I wish to thank Ann Marie Guidry, James Jennings, Lauren and Jerry Lee Leighton for their performances in PROPHECY at the Contemporary Arts Center. They helped define the play and perfect the characters.
Special thanks to all members of the Contemporary Arts Center’s playwrights unit without whose special criticism and help these plays would not have been completed.
Without Paul Freitas comic music and editorial comments for the book and lyrics to HEAVEN’S BAR, as well as the lyrics to Reaching for that star
; the project would never have developed into the crazy entertainment that it is currently.
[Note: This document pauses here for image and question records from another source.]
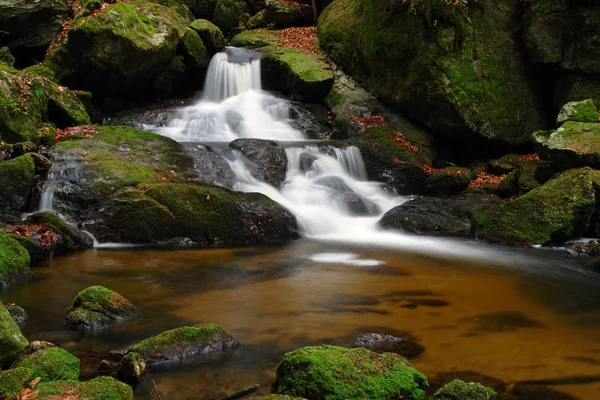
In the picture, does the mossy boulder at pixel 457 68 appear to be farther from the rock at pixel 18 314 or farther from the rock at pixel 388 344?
the rock at pixel 18 314

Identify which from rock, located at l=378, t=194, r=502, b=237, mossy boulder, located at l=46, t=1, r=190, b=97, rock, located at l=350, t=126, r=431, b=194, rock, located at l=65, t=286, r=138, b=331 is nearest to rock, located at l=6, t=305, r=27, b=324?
rock, located at l=65, t=286, r=138, b=331

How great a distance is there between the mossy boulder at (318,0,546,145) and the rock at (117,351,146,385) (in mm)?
11676

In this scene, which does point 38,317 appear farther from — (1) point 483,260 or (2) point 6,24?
(2) point 6,24

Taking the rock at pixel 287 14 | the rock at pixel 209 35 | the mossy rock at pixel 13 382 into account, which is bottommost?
the mossy rock at pixel 13 382

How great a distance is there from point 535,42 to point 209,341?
517 inches

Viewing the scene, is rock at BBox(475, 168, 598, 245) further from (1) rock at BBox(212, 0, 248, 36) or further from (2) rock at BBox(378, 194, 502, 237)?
(1) rock at BBox(212, 0, 248, 36)

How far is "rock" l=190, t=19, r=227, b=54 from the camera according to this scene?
18.5 meters

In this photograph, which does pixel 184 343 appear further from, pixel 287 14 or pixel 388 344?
pixel 287 14

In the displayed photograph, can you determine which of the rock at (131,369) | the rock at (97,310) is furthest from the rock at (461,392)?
the rock at (97,310)

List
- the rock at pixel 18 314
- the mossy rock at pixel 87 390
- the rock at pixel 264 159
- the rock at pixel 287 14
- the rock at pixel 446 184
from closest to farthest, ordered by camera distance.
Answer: the mossy rock at pixel 87 390 → the rock at pixel 18 314 → the rock at pixel 264 159 → the rock at pixel 446 184 → the rock at pixel 287 14

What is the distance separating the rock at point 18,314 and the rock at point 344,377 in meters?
2.86

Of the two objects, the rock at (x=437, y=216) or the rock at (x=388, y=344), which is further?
the rock at (x=437, y=216)

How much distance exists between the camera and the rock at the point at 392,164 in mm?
13188

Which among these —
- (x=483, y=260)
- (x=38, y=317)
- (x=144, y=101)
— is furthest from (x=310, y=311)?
(x=144, y=101)
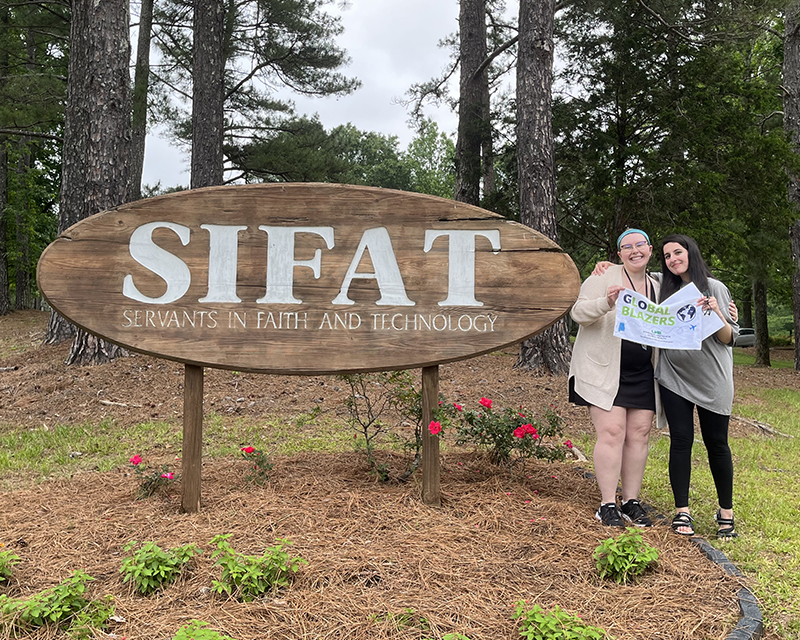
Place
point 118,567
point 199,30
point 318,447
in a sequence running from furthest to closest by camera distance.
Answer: point 199,30 < point 318,447 < point 118,567

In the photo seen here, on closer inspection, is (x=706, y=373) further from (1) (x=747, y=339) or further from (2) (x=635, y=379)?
(1) (x=747, y=339)

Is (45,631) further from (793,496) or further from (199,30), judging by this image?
(199,30)

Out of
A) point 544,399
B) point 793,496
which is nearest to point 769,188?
point 544,399

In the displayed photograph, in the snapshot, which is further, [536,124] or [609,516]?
[536,124]

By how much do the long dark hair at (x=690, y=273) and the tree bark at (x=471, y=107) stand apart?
8935 mm

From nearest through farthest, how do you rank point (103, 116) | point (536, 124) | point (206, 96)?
point (103, 116) → point (536, 124) → point (206, 96)

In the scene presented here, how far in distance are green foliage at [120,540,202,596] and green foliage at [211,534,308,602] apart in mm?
165

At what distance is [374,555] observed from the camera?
113 inches

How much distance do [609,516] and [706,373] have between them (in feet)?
3.14

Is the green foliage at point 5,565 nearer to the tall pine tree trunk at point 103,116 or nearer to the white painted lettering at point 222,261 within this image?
the white painted lettering at point 222,261

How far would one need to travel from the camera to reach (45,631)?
89.4 inches

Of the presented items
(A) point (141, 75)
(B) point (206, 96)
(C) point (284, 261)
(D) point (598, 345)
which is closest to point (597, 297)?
(D) point (598, 345)

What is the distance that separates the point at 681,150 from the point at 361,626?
10059 millimetres

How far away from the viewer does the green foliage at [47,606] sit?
7.44ft
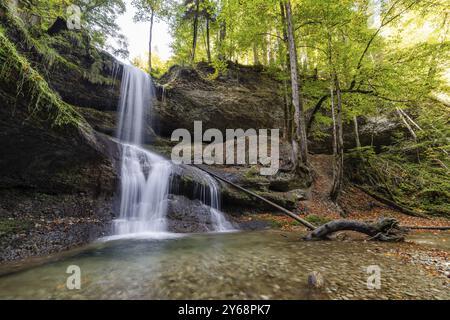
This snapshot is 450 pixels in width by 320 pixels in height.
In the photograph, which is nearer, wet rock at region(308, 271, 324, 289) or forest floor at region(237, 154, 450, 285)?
wet rock at region(308, 271, 324, 289)

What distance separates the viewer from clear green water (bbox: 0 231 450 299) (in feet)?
8.11

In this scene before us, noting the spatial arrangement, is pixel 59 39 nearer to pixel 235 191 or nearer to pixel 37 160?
pixel 37 160

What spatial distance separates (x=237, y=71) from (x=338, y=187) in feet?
29.6

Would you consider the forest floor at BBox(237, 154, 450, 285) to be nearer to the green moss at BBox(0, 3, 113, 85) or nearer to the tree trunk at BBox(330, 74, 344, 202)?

And what can I say to Irwin Decker, my composer for BOURBON STREET. Deck, as I knew him by, was an incredible composer, classically trained and brimming with talent and enthusiasm for the broadway musical form. That he died of AIDS IN 1998 without ever seeing the show performed on a stage breaks my heart. At the time of his death he was completing the orchestrations for a 28 piece orchestra, which are incredible and yet remain unplayed. I cry each time I listen to the tape of him playing the songs and singing my lyrics because his death was such a loss to the American theatre and to his friends. Dear beloved, Kevin Elkins continues to work for a production of BOURBON STREET in memory of Deck and Kevin I salute you and your determination.
I want to thank my parents who have always encouraged me to be myself, to write what I feel is important and not aim for commercial success but personal fulfillment. Their love has seen me through hundreds of rejection slips and harsh reviews.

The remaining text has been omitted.